• WHAT THE EXERCISE ASKS: Return, exactly, the line that contains "Considering what is" together with all lines after it to the end of the entries, and no further lines.

• MATERIAL:
--

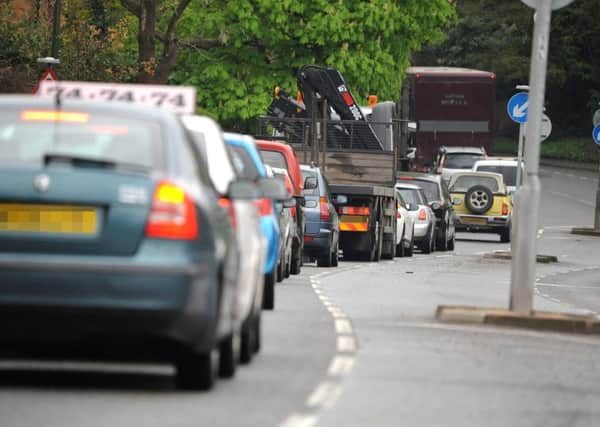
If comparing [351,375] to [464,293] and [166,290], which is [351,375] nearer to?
[166,290]

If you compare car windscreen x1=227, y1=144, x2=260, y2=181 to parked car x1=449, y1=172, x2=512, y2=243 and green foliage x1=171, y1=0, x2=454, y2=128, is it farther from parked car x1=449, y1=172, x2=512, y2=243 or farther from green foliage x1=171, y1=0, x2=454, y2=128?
green foliage x1=171, y1=0, x2=454, y2=128

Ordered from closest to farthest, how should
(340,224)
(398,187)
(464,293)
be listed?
(464,293) < (340,224) < (398,187)

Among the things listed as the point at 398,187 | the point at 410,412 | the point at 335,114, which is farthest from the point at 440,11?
the point at 410,412

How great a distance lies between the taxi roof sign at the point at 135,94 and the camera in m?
12.3

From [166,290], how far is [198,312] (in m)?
0.23

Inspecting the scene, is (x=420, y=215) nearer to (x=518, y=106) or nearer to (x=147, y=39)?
(x=518, y=106)

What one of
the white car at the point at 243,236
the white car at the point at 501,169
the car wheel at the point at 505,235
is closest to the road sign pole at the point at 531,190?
the white car at the point at 243,236

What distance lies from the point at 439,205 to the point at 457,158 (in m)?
19.3

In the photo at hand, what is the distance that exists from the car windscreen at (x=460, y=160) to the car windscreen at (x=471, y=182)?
38.7 ft

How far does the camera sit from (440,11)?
55.2m

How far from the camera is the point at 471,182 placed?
1973 inches

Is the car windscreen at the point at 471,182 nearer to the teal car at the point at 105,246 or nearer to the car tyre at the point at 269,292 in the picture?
the car tyre at the point at 269,292

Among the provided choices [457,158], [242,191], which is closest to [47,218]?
[242,191]

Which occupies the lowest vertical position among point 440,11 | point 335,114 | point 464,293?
point 464,293
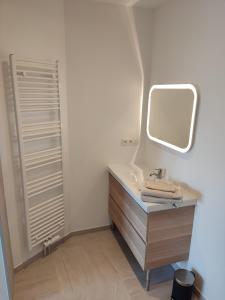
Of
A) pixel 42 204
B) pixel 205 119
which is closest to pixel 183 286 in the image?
pixel 205 119

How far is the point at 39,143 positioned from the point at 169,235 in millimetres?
1384

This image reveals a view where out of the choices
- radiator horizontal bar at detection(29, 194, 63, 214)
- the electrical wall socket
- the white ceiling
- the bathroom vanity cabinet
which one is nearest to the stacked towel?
the bathroom vanity cabinet

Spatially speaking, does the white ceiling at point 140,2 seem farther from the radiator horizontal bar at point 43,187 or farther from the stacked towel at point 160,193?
the radiator horizontal bar at point 43,187

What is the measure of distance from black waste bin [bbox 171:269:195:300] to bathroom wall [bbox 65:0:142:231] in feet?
3.86

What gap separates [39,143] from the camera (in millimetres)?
2129

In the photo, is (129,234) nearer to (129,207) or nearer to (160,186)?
(129,207)

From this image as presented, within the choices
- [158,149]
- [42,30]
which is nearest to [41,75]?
[42,30]

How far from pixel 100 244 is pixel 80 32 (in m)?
2.22

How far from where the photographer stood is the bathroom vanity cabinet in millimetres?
1820

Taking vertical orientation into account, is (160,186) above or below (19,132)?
below

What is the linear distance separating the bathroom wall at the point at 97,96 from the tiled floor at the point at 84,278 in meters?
0.38

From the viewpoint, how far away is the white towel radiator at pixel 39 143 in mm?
1905

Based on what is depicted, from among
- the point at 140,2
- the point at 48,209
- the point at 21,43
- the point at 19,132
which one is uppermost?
the point at 140,2

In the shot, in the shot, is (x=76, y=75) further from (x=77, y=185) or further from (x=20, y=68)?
(x=77, y=185)
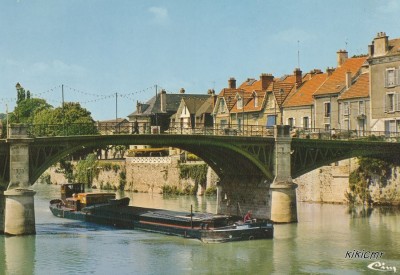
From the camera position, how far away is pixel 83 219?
6247cm

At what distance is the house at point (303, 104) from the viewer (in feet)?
268

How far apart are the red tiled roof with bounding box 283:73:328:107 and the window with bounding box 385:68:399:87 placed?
36.6 feet

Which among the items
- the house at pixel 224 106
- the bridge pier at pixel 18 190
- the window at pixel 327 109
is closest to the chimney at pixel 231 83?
the house at pixel 224 106

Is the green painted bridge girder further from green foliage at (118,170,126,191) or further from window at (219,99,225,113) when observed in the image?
green foliage at (118,170,126,191)

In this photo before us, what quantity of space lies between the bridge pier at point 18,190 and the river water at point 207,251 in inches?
34.2

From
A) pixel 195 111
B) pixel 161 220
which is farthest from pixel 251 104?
pixel 161 220

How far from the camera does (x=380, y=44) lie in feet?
237

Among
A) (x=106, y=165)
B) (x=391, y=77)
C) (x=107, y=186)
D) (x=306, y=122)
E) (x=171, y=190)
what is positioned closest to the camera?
(x=391, y=77)

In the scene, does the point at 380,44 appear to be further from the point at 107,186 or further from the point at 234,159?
the point at 107,186

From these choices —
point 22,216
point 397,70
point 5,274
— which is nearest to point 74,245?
point 22,216

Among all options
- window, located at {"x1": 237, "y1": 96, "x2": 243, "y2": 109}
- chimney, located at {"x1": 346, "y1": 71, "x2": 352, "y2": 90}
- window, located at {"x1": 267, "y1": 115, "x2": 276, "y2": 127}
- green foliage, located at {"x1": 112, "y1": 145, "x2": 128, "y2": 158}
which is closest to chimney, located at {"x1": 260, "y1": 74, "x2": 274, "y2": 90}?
window, located at {"x1": 237, "y1": 96, "x2": 243, "y2": 109}

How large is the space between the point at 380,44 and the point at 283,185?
75.4ft

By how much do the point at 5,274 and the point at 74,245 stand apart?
8785 mm

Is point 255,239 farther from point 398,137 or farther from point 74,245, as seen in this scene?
point 398,137
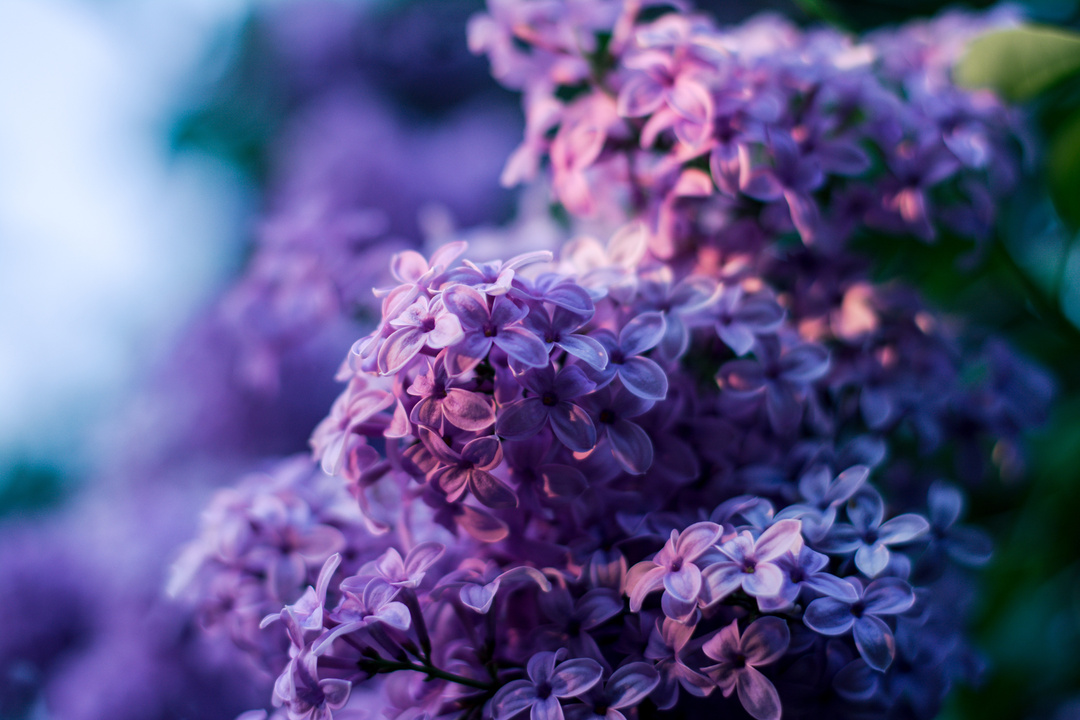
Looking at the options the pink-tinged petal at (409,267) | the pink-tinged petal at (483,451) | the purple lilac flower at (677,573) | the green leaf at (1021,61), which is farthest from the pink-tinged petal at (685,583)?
the green leaf at (1021,61)

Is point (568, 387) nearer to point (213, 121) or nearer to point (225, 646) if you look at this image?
point (225, 646)

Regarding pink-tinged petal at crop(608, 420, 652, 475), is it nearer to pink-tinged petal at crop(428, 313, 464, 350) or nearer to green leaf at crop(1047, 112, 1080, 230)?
pink-tinged petal at crop(428, 313, 464, 350)

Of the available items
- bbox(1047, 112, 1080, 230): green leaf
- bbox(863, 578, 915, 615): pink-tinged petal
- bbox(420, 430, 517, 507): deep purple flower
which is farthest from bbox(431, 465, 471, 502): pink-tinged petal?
bbox(1047, 112, 1080, 230): green leaf

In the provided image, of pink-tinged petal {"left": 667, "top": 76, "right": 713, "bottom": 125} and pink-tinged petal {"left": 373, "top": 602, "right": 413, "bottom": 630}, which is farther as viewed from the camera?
pink-tinged petal {"left": 667, "top": 76, "right": 713, "bottom": 125}

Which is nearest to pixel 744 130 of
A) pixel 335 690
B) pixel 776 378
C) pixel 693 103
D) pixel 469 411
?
pixel 693 103

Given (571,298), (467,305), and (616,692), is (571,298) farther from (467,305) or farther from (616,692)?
(616,692)
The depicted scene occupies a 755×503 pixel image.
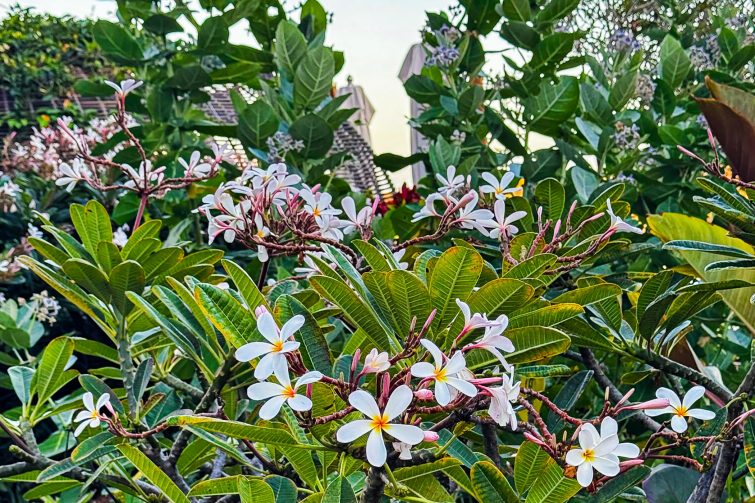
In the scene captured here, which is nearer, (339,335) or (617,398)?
(617,398)

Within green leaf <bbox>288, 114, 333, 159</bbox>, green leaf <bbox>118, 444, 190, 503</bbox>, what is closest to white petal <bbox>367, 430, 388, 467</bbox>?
green leaf <bbox>118, 444, 190, 503</bbox>

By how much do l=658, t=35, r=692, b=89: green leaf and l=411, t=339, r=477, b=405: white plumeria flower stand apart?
126 cm

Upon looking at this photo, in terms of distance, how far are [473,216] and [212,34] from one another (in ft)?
3.20

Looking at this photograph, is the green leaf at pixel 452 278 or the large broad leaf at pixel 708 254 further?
the large broad leaf at pixel 708 254

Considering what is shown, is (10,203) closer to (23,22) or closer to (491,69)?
(491,69)

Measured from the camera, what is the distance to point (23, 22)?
4.65 metres

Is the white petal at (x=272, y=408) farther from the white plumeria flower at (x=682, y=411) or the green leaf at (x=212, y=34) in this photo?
the green leaf at (x=212, y=34)

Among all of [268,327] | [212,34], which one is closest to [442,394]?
[268,327]

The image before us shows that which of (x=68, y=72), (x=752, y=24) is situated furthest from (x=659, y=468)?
(x=68, y=72)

--

• REPLY TO THE EXERCISE:
Considering what is shown, is (10,203) closer to (23,22) or closer to (491,69)?
(491,69)

Measured from the camera, what is the distance to point (23, 22)?
4.65 metres

Is the white petal at (x=272, y=408) farther from the white plumeria flower at (x=682, y=411) or the green leaf at (x=212, y=34) in this photo?
the green leaf at (x=212, y=34)

Among all of [268,327] | [212,34], which one is closest to [442,394]?
[268,327]

The image before us shows that which of (x=68, y=72), (x=752, y=24) is situated furthest from (x=659, y=468)?
(x=68, y=72)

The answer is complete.